##### Dataset
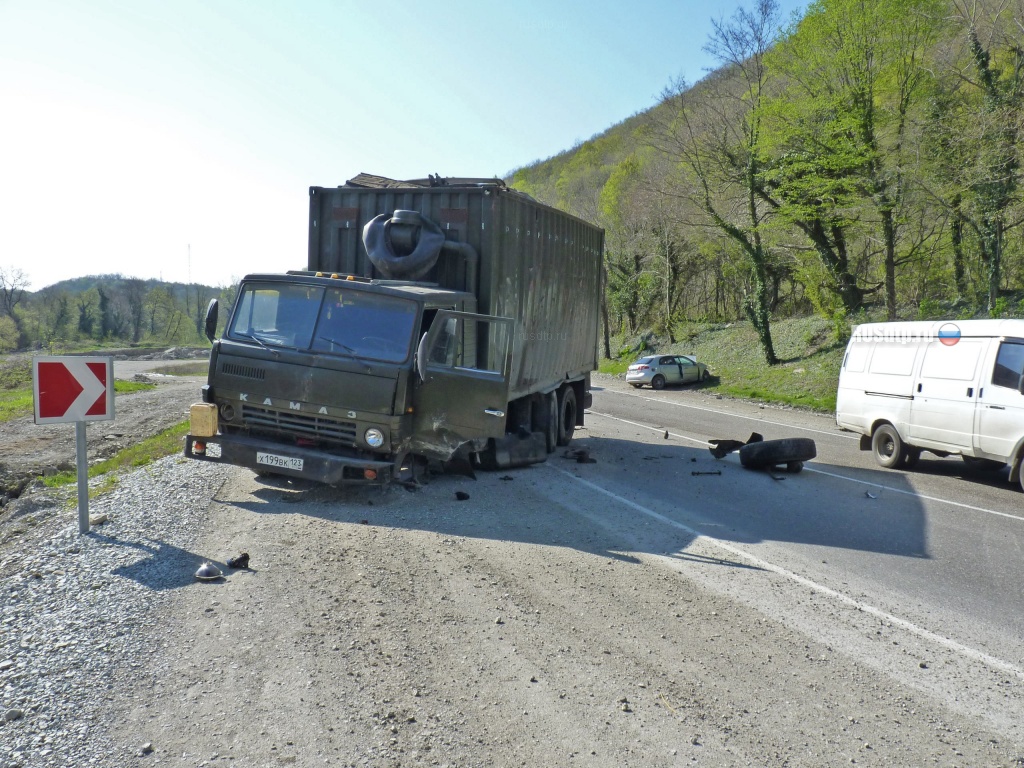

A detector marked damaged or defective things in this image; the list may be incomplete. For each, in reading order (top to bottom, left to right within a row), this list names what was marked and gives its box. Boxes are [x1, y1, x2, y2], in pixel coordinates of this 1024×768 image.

damaged kamaz truck [184, 176, 604, 486]
bent front bumper [184, 432, 396, 486]
detached truck tire [736, 440, 816, 472]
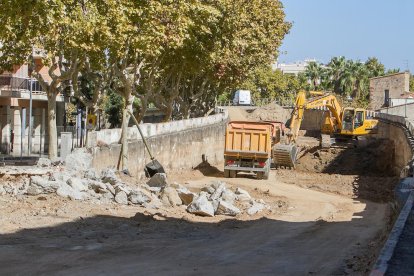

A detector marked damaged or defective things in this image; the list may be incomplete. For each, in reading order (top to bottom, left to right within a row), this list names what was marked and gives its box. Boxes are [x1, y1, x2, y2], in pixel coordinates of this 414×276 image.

broken concrete chunk [101, 167, 119, 184]
broken concrete chunk [147, 172, 168, 188]
broken concrete chunk [161, 187, 182, 206]
broken concrete chunk [176, 187, 196, 206]
broken concrete chunk [187, 192, 213, 218]
broken concrete chunk [215, 199, 241, 217]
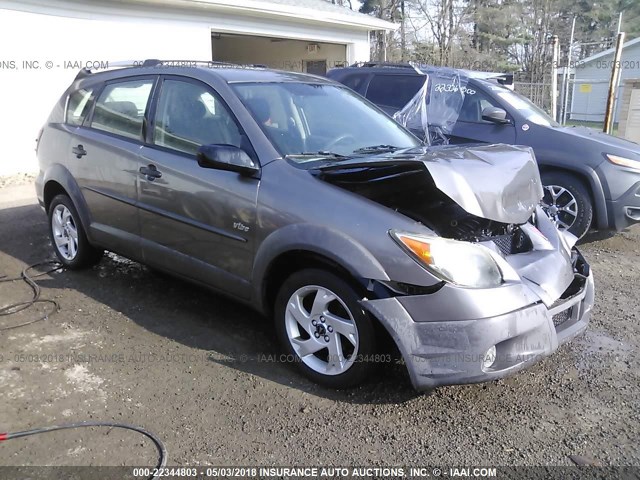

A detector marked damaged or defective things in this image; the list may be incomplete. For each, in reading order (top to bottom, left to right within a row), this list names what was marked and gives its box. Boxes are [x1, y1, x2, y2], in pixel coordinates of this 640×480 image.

damaged gray suv [35, 61, 596, 390]
crumpled hood [318, 142, 544, 225]
broken headlight [390, 230, 504, 286]
crushed front bumper [364, 251, 596, 390]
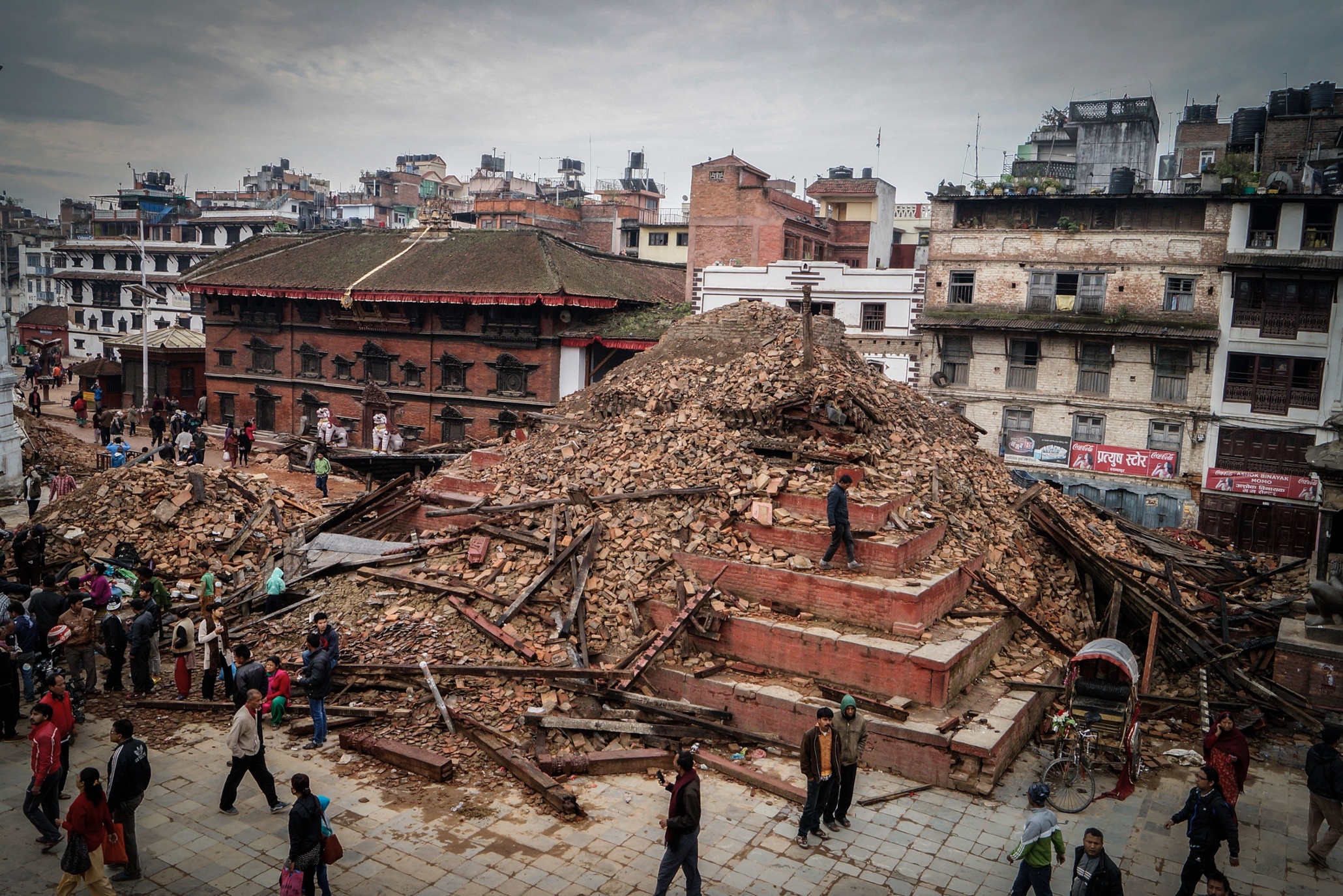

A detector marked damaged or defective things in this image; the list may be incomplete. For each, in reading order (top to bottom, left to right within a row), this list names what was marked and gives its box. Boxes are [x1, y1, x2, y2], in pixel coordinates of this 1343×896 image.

broken wooden beam [497, 521, 596, 628]
broken wooden beam [615, 566, 730, 693]
broken wooden beam [526, 709, 703, 741]
broken wooden beam [338, 730, 454, 779]
broken wooden beam [449, 709, 580, 817]
broken wooden beam [529, 752, 666, 779]
broken wooden beam [692, 752, 806, 805]
broken wooden beam [859, 790, 934, 811]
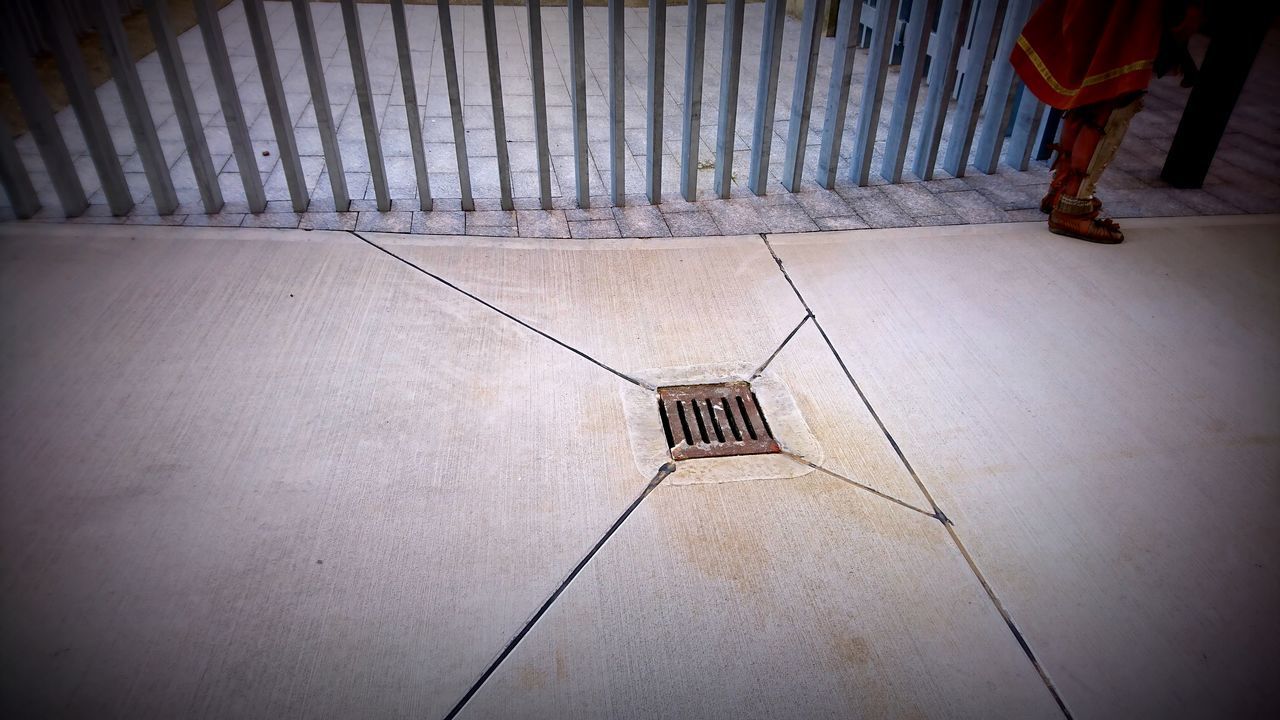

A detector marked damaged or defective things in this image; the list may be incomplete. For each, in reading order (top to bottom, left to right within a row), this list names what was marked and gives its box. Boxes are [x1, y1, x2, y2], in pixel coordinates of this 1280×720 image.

rusty metal drain cover [660, 379, 778, 456]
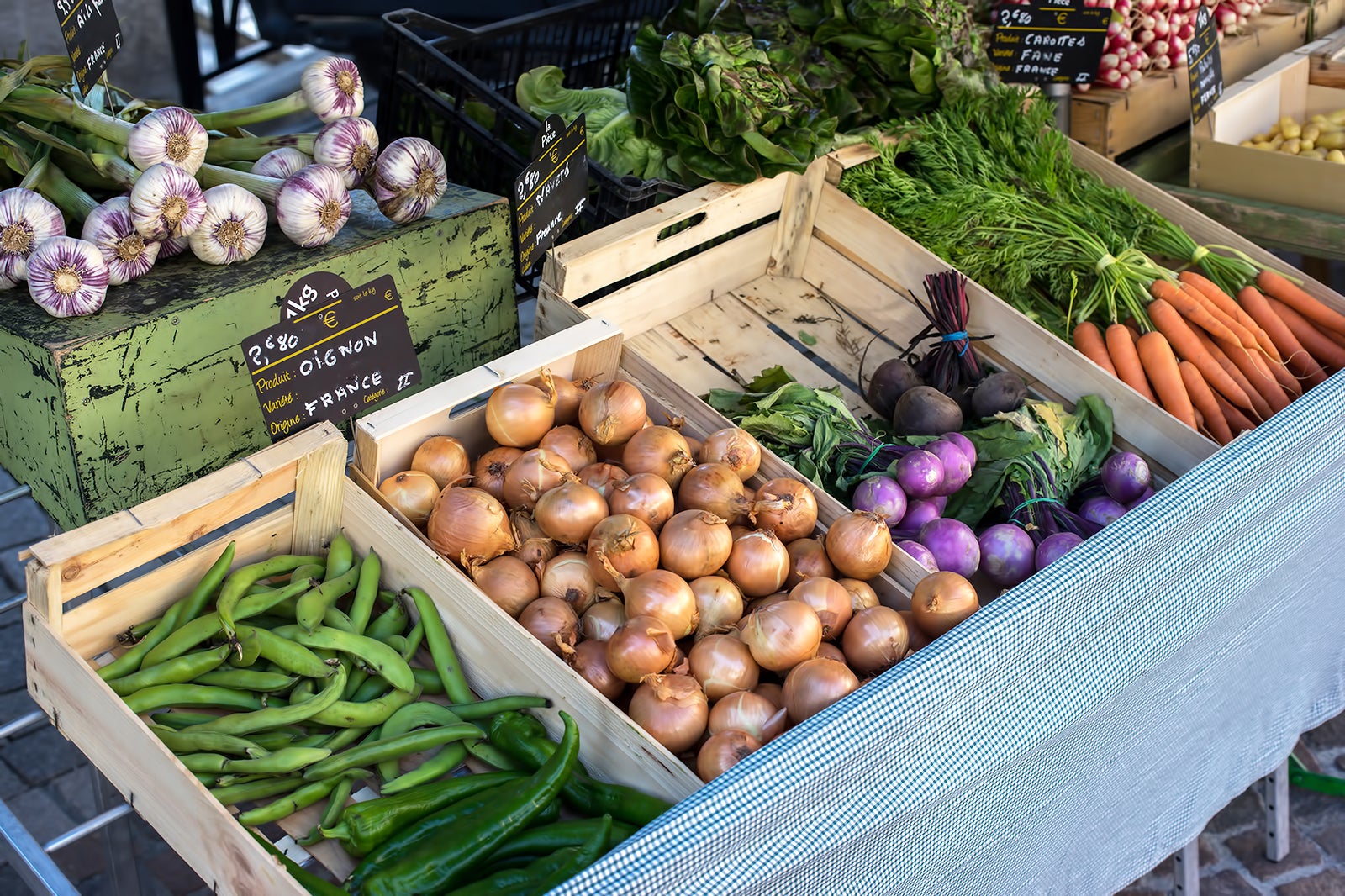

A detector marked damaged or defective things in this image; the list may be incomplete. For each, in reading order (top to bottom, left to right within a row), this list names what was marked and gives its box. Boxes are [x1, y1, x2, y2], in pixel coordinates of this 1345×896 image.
##########
What is needed is an exact copy of the records above, with no pictures in it.

=== Your solution ===
A detector marked damaged or defective things in this image; the list may be incomplete. For each, in reading order (top to bottom, left to right within a row), this list names what was marked and gives its box. Boxes are [x1, y1, x2, y2], in pixel coordinates of this 1024×768 image.

damaged kamaz truck [184, 176, 604, 486]
bent front bumper [184, 432, 396, 486]
detached truck tire [736, 440, 816, 472]

A detector marked damaged or defective things in this image; the list may be incomplete. For each, in reading order (top to bottom, left to right within a row), this list names what was marked and gives its box. Boxes are [x1, y1, x2, y2], in pixel coordinates of this 414×276 image.

broken concrete chunk [101, 167, 119, 184]
broken concrete chunk [147, 172, 168, 188]
broken concrete chunk [161, 187, 182, 206]
broken concrete chunk [176, 187, 196, 206]
broken concrete chunk [187, 192, 213, 218]
broken concrete chunk [215, 199, 241, 217]

A detector marked damaged or defective things in this image; the list may be incomplete. For each, in reading order (top to bottom, left to right within a row), this list names what was marked and gives its box. Boxes are [x1, y1, x2, y2], in pixel coordinates of this 640×480 image.

damaged gray suv [35, 61, 596, 390]
crumpled hood [318, 142, 544, 225]
broken headlight [390, 230, 504, 286]
crushed front bumper [364, 251, 596, 390]

A detector marked damaged or defective things in this image; the list may be incomplete. For each, in reading order (top to bottom, left to right within a row), this list names what was marked and gives its box. Boxes are [x1, y1, x2, y2], in pixel coordinates of this 1343×896 image.

broken wooden beam [497, 521, 596, 628]
broken wooden beam [615, 566, 730, 693]
broken wooden beam [526, 709, 703, 741]
broken wooden beam [338, 730, 454, 779]
broken wooden beam [449, 709, 580, 817]
broken wooden beam [529, 752, 666, 779]
broken wooden beam [692, 752, 806, 805]
broken wooden beam [859, 790, 934, 811]

A detector marked damaged or defective things in this image; the list may be incomplete. For each, in reading order (top to bottom, left to right within a row), this list names what was marked and gives its box. Boxes are [x1, y1, x2, y2], in pixel coordinates of this 1280×720 image.

rusty metal drain cover [660, 379, 778, 456]

A detector marked damaged or defective things in this image; the list may be incomplete. For each, in reading order (top to bottom, left to right within a row), this list names what was marked and gives its box. Boxes are [x1, y1, x2, y2], in pixel coordinates of this 1345×896 image.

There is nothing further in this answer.